1. The best ratios for a healthy pet’s diet are minimally 50% meat, 50% vegetables, grain-free, wheat-free, and no cheap fillers.
2. Ensure protein sources are high on the ingredient list. Remember, cats and dogs are carnivores. They thrive on a meat-based diet. Look for whole food sources at the very top of the ingredient list like “beef ”, “turkey”, “lamb”—one-word descriptions.
3. Grains can be a long-term source of energy, but they can also be used as a cheap filler to boost the food’s protein percentage. Leave all pet food containing corn or soy in any form on the shelf. Corn is an inexpensive filler and a known allergenic, and soy is estrogenic which can cause problems for your pet’s endocrine system. Also, keep away from formulas containing by-products as some contain animal parts that
have been ground into the mix during processing.
4. Whole fruits and vegetables listed as the third or fourth ingredients on the label are acceptable, especially if they
replace grains. As a general rule, the longer the ingredient list the more potential for filling your pet full of stuff that is biologically inappropriate, probably allergenic, and possibly toxic.
5. Avoid pet foods containing artificial colors, flavors, sweeteners and preservatives, especially those known to be carcinogens. You can
find them under the names BHT, BHA, ethoxyquin and propyl gallate. A better option is to look for foods preserved with Vitamins E and C, often referred to as tocopherols.
Other things to consider when choosing healthy food is to allow moderate levels of animal fat; high moisture content (prey is
70 percent water); no grains as carnivores do not have a biological requirement for grains, and no large amounts of potatoes or other starches to offset meat content.
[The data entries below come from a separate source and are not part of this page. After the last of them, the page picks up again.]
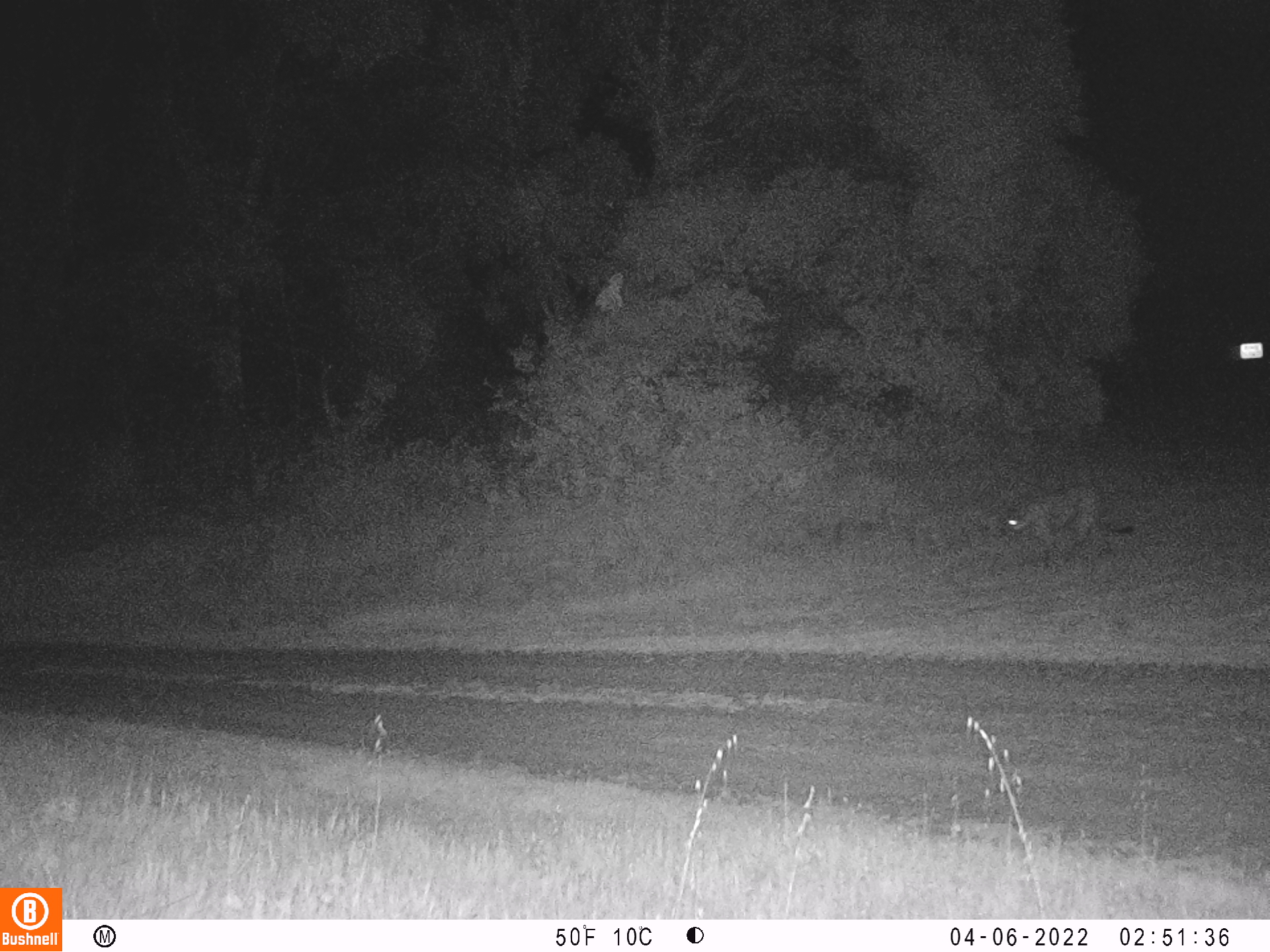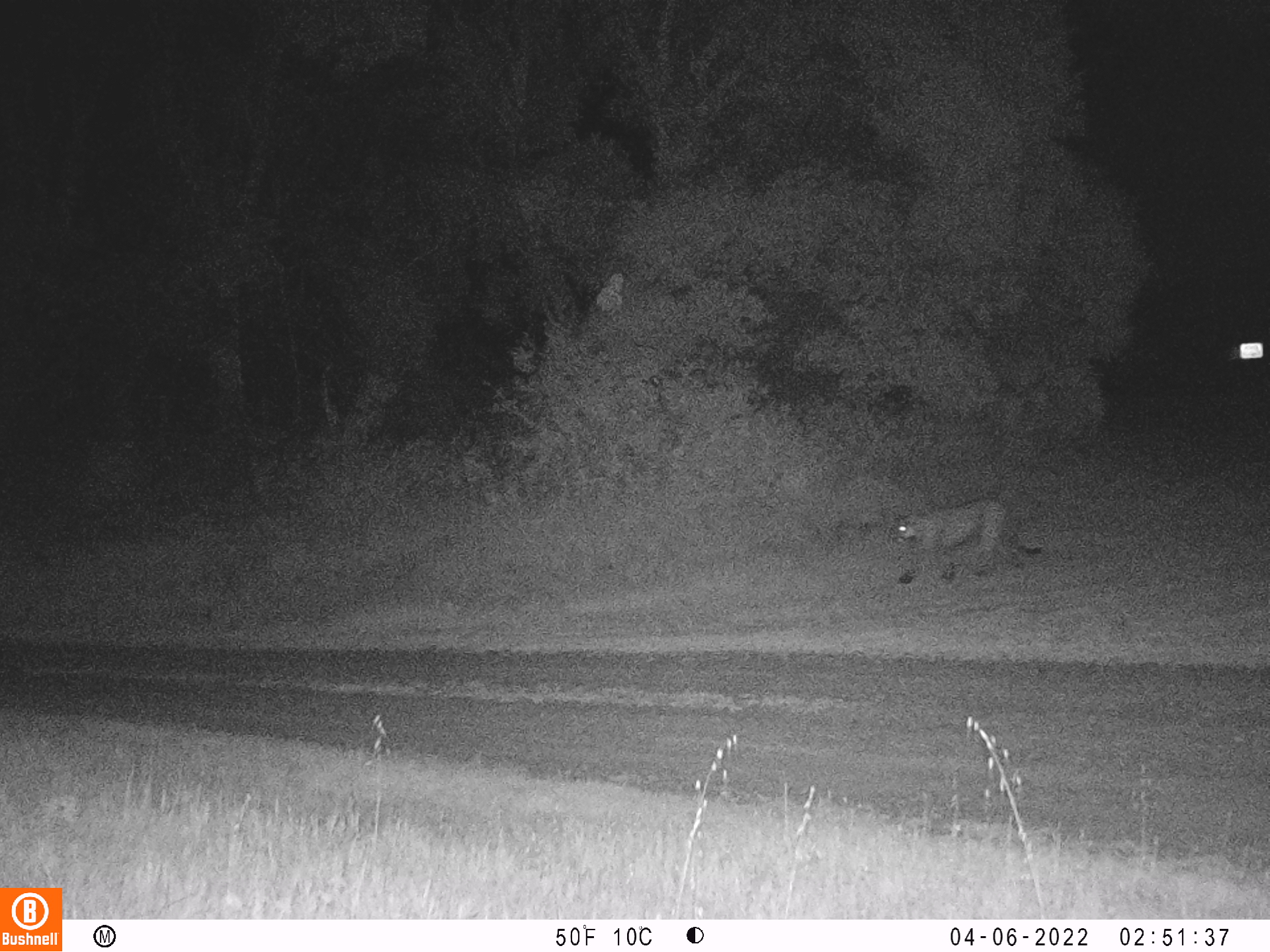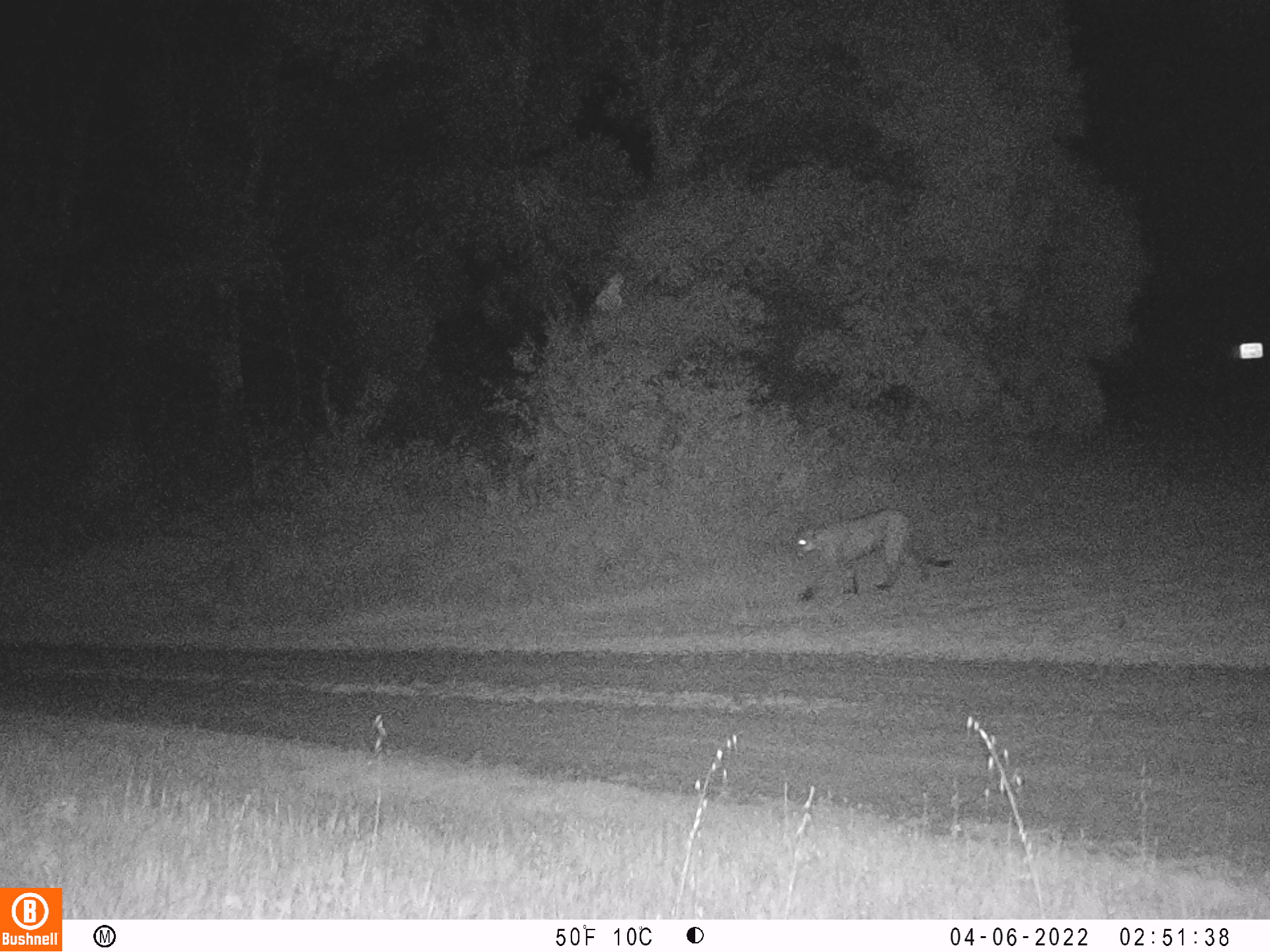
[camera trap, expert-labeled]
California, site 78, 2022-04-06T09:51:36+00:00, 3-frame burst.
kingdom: Animalia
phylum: Chordata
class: Mammalia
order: Carnivora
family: Felidae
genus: Puma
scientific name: Puma concolor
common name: puma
Try introducing fresh cut veggies and some fruit to mimic stomach contents of prey.
Pet owners should take the time to familiarize themselves with food labels. There is a wealth of information available if you know how to read and evaluate pet food labels. Don’t be swayed by the many marketing gimmicks or eye-catching claims developed by the pet industry to coax a buyer into believing a product is acceptable and/or desirable. Remember labels such as “organic”, “premium”, “natural”, etc., may not be any better than other foods which do not state such terms but are far superior in nutritional value. It is all about understanding the label and making good choices for your pets. They are counting on you to make good food choices to enable your best friends to live long and healthy lives! Bone Appetit!